Former Prime Minister, Paul Keating, seems to be losing his marbles in his old age, last night recommending that Australian workers get slugged another levy to cover “geriatric” care for people aged 80-plus:
“We have to have, I believe, a commonwealth insurance scheme for the 80-100s with a calibrated, precise product, which guarantees people income support, aged care and aged accommodation”…
When asked how to fund it Mr Keating suggested: “a longevity levy of a kind — 2 or 3 per cent of wages”…
“You pay it at an early age and it simply goes into a pool.”
Let me get this right. Instead of arguing to broaden Australia’s taxation base by say raising the GST and indirect taxes, and/or implementing taxes on land and minerals, Keating has effectively recommended accentuating Australia’s extreme reliance on inefficient personal income taxes, and in the process making Australia’s diminishing pool of workers shoulder even more of the tax burden?
However, Keating’s war on workers did not end there. He also recommended lifting the compulsory superannuation rate to “at least 12%”.
Needless to say, lifting the superannuation guarantee to 12% would be a retrograde move. Not only would it effectively reduce worker’s disposable income even more, it would also cost the Budget dearly.
Without reforming the system of tax concessions, which taxes superannuation contributions at a flat rate of 15%, higher income earners would gain even bigger tax benefits under Keating’s proposal, whereas those at the lower end of the tax scale would receive minimal benefits (see below table).
Tax concessions on superannuation already cost nearly as much as the Aged Pension ($44.8 billion compared to $44.9 billion for Aged Pension), and are growing more rapidly, meaning they will become an even bigger Budget drain over time. Keating’s proposal would enlargen the Budget black hole, while doing little to boost superannuation savings for lower income workers – those most likely to be reliant on the Aged Pension.
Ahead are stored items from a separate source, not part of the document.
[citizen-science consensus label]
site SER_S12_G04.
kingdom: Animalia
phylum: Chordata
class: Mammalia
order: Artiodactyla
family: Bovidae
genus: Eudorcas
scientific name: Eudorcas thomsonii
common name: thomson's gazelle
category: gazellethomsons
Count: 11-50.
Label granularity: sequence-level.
If Keating was fair dinkum about raising retirement savings, he would instead argue to replace the 15% flat tax with, say, a flat 15% concession. This would have the benefit of: 1) providing all taxpayers with the same taxation concession, thereby improving equity; 2) boosting lower income earners’ super savings, thereby reducing reliance on the Aged Pension; and 3) reducing overall costs to the Federal Budget.